In the present case the failure to provide for the recovery of costs by respondent in our original opinion was inadvertent; that matter was simply overlooked. A decision is inadvertent if it is the result of oversight, neglect, or accident, as distinguished from judicial error. (Carter v. J. W. Silver Trucking Co., 4 Cal.2d 198, 205 [47 P.2d 733]; King v. Emerson, 110 Cal.App. 414, 421 [288 P. 1099, 294. P. 768].) It follows that the petition should be granted.

It is true that in several cases the appellate courts of this state have denied motions to recall remittiturs for the pur[*10] pose of awarding costs on appeal to the losing party. (In re Levinson, 108 Cal. 450, 459 [41 P. 483, 42 P. 479]; Paine v. Bank of Ceres, 60 Cal.App.2d 621 [141 P.2d 219]; Petersen v. Civil Service Board, 68 Cal.App. 752 [230 P. 196]; Crenshaw Bros. & Saffold v. Southern Pac. Co., 42 Cal.App. 44 [183 P. 208].) However, the grounds for recalling a remittitur were recognized and it was pointed out that the circumstances present in such eases did not warrant such a procedure. Thus, in the Levinson case, supra, it was said (p. 459) : “When the remittitur has been duly and regularly issued, without inadvertence, we have no power to recall it. This court thereupon loses jurisdiction of the cause, except in a case of mistake, or of fraud or imposition practiced upon the court, neither of which elements appear in this ease.” (Emphasis added.) And in Crenshaw Bros. & Saffold v. Southern Pac. Co., supra, p. 47, the court said: “It is not claimed that there was fraud, or that the court was imposed upon or that, by its judgment, it inadvertently failed to state which party should pay the costs of the appeal.” The point decided in these cases was expressed in Paine v. Bank of Ceres, supra, p. 623, as follows: “Normally, . . . the prevailing party is entitled to his costs on appeal as of course. If the losing party wants to urge that the appellate court should exercise its inherent power and deny costs to the prevailing party in the interests of justice he should normally urge such point before the appellate court has lost jurisdiction by the issuance of the remittitur. ’ ’ Such decisions are illustrative of the rule that a remittitur will not be recalled unless the matters relied upon by the moving party would have compelled a different result had they been considered by the reviewing court. (See, De Baker v. Carillo, 52 Cal. 473; Ellenberger v. City of Oakland, 76 Cal.App.2d 828, 833 [174 P.2d 461].) Moreover, in the cited cases it is apparent that the court did not fail to consider the matter of costs through inadvertence; unlike the present case, the losing parties sought a judicial determination as to whether the interests of justice required a reapportionment of the costs. As has been pointed out, respondent McGee was not the losing party in any real sense. One of Ms contentions was sustained in every court.

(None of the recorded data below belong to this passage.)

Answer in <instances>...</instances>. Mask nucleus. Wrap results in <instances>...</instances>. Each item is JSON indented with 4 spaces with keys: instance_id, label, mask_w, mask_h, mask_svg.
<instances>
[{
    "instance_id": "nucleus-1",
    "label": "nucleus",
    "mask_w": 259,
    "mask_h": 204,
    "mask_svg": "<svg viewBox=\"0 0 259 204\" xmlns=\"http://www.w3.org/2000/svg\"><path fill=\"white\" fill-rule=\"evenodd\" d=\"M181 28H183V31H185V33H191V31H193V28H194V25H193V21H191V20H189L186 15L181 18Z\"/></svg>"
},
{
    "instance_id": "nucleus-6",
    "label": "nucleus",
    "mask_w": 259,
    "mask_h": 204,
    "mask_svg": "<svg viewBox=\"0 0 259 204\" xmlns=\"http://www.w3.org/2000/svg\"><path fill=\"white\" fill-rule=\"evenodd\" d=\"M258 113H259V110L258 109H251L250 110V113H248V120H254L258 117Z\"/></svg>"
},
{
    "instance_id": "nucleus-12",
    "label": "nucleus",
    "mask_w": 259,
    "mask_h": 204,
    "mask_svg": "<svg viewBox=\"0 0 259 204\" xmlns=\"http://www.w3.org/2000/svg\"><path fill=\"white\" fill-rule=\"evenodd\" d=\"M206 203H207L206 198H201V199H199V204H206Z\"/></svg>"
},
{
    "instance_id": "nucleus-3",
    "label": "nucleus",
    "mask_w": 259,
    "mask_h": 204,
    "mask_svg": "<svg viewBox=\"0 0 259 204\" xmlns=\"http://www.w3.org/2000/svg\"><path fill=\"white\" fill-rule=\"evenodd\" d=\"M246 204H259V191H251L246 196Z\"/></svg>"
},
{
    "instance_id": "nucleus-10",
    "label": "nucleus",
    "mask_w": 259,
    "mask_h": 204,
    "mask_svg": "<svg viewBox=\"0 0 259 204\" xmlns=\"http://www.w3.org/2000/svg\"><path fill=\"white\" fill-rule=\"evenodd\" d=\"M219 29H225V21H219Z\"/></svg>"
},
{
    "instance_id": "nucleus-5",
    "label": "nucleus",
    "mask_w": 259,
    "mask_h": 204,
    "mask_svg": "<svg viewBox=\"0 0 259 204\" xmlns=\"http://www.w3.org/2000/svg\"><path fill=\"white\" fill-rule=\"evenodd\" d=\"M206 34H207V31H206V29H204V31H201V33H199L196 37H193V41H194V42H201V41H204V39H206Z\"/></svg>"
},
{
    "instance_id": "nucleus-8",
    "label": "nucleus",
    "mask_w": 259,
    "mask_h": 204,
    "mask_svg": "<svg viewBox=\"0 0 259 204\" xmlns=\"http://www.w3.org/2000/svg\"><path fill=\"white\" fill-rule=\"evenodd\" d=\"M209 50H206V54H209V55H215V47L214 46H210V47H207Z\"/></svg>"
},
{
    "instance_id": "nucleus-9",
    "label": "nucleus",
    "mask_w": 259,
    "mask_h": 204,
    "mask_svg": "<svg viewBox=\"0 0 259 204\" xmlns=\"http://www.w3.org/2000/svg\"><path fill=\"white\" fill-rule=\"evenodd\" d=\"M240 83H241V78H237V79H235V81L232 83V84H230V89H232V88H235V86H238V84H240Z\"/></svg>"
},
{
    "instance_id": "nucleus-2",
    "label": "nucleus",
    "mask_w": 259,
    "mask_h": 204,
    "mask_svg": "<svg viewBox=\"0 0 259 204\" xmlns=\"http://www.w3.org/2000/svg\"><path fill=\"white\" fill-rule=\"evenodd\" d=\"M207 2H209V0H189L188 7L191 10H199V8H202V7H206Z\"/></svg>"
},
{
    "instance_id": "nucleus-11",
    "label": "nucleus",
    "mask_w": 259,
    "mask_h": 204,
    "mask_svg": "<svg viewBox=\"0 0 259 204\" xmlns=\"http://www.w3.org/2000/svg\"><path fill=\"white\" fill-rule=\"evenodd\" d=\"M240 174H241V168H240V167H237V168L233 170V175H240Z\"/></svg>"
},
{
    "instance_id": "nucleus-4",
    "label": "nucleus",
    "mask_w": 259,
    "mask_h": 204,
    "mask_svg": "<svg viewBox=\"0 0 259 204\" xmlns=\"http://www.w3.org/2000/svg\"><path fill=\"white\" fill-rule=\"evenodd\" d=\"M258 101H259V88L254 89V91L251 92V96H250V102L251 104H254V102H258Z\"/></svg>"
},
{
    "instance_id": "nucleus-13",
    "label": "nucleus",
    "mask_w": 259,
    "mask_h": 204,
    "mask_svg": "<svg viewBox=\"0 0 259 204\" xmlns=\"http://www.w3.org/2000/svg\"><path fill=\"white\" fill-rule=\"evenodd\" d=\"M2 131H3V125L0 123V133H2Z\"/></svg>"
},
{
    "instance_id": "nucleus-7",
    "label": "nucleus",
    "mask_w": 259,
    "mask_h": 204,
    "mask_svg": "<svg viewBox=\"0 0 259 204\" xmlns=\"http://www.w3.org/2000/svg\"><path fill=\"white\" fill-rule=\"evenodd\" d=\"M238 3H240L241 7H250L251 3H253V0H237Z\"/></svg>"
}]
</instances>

The petition or motion to recall the remittitur is granted. It is ordered that the remittitur issued herein on February 10, 1951, be recalled, that the words “Appellant to recover costs on appeal” be stricken therefrom, that, for the words so[*11] stricken, the provision that “Respondent to recover costs on appeal” be substituted, and that, as so amended, the remittitur be issued.

Gibson, O. J., Shenk, J., Edmonds, J., Traynor, J., Schauer, J., and Spence, J., concurred.

*

A hearing in the Supreme Court was granted on November 2, 1950, and the final opinion is reported in 36 Cal.2d 592 [226 P.2d 1].